Siyaset Sosyolojisi Dersi 7. Ünite Özet

Siyasal Kültür, Siyasal İletişim Ve Kamuoyu

Siyasal Kültür

Kültür ve Toplumsallaşma

Kültür kavramı sosyal bilimciler için her zaman ilgi çekici bir konu olmuştur. Birçok sosyal bilimci tarafından çeşitli kültür tanımlamalar yapılmıştır. Kültür kavramı tanımlamalarına yönelik sınıflandırmalar aşağıda sıralanmıştır:

  • Betimleyici tanımlar
  • Tarihsel tanımlar
  • Normatif tanımlar
  • Psikolojik tanımlar
  • Yapısal tanımlar
  • Genetik tanımlar

Bu sınıflandırmalardan hareketle kültür, toplumsal yapının tarihiyle beraber getirdiği tüm soyut varlık, bireysel ve sosyal tüm özellikler olarak tanımlanabilir.

Kültür ve tarih arasında sıkı bir ilişki vardır. Her tarihsel bir durum aynı zamanda kültüreldir. Her kültürel bir durum aynı zamanda tarihseldir demek yanlış olmaz.

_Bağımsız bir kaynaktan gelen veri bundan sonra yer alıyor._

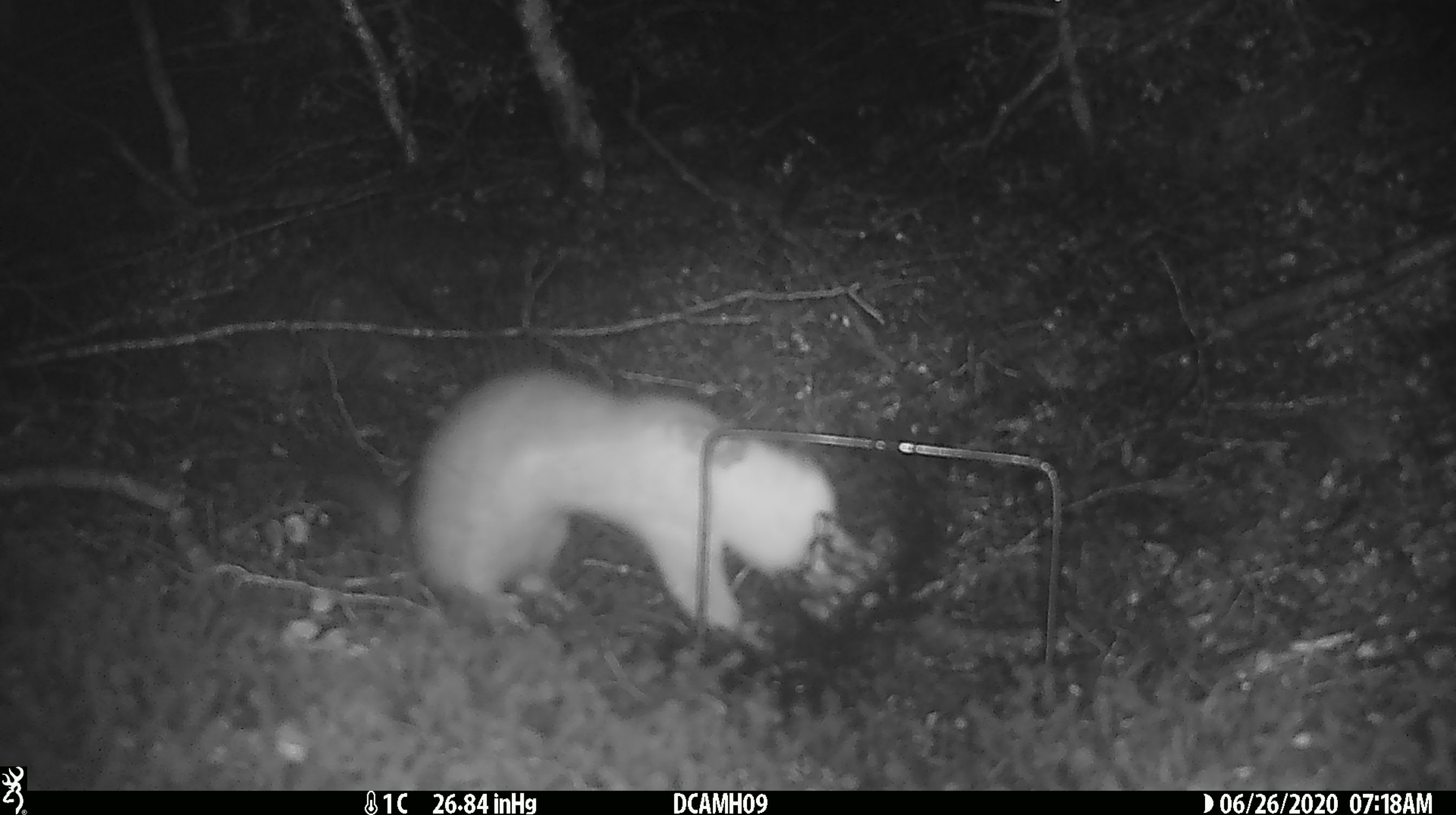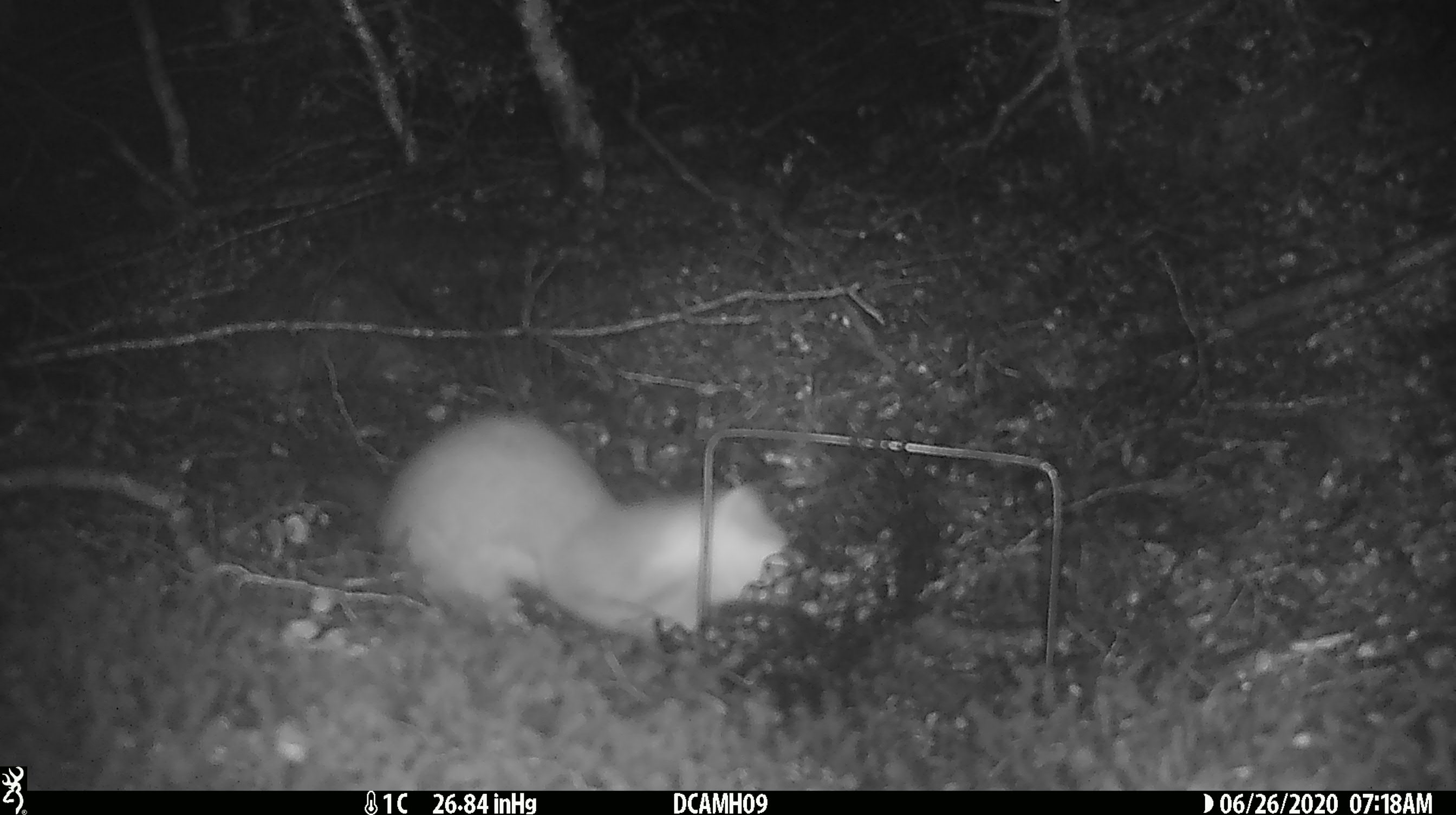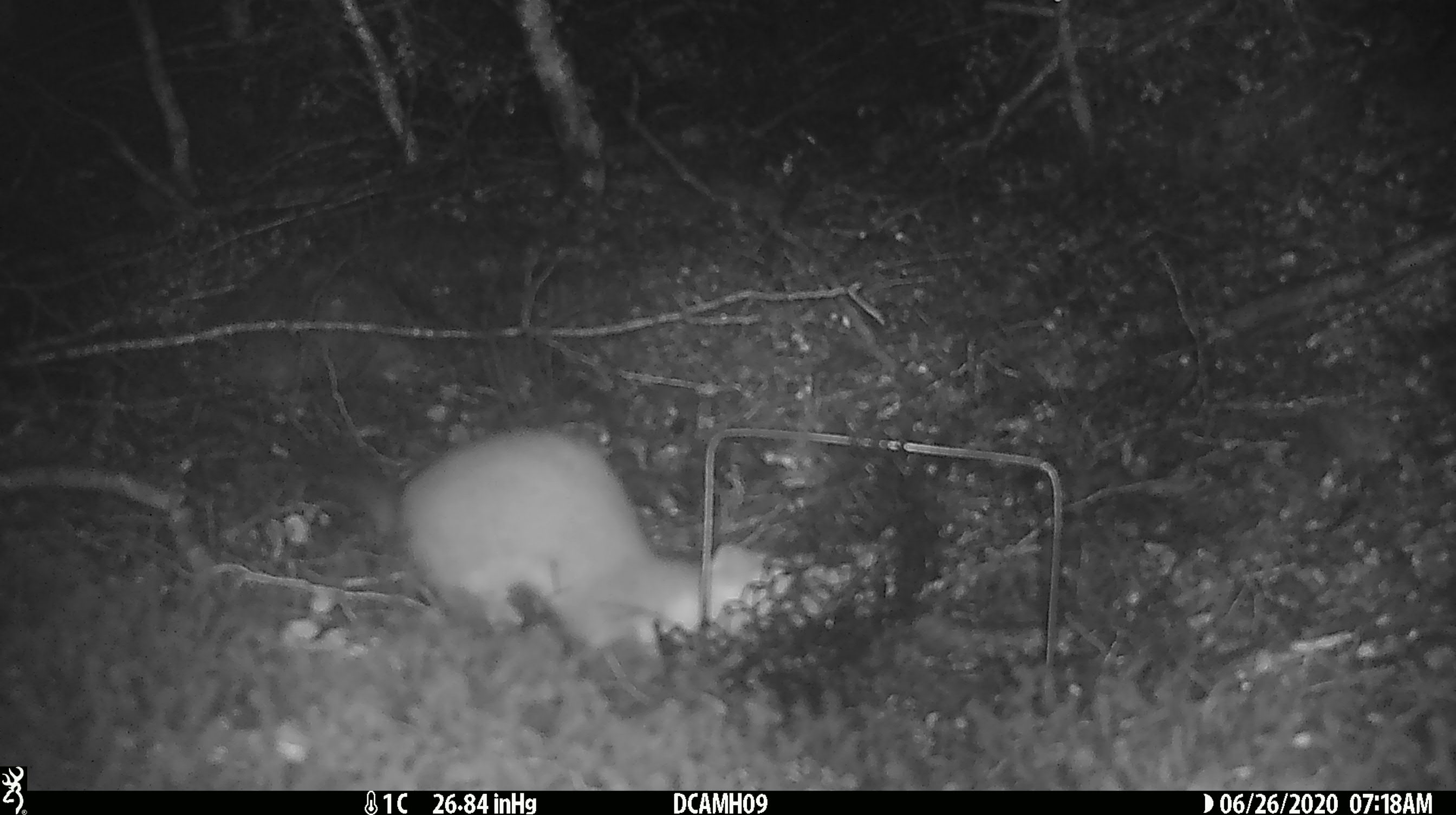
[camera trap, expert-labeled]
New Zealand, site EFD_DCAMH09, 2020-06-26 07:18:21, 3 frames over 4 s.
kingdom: Animalia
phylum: Chordata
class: Mammalia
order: Carnivora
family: Mustelidae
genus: Mustela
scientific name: Mustela erminea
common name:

Toplumsallaşma bireyin toplumun bir parçası olduğunu öğrendiği bir dönem olarak değerlendirilebilir. Birey bu süreçte toplumun diğer üyelerinin özelliklerini gözlemler, özümser ve diğerleri gibi hareket etmeye başlar. Başka bir deyişle birey kendi kültürünü toplumsallaşma diye tabir edilen bu süreç içerisinde öğrenir. Kültürün öğeleri tarihsel süreç içerisinde nesilden nesile aktarıldığı için toplumsallaşma ile kültürel durumun tarihselliği doğrudan birbiri ile ilişkilidir.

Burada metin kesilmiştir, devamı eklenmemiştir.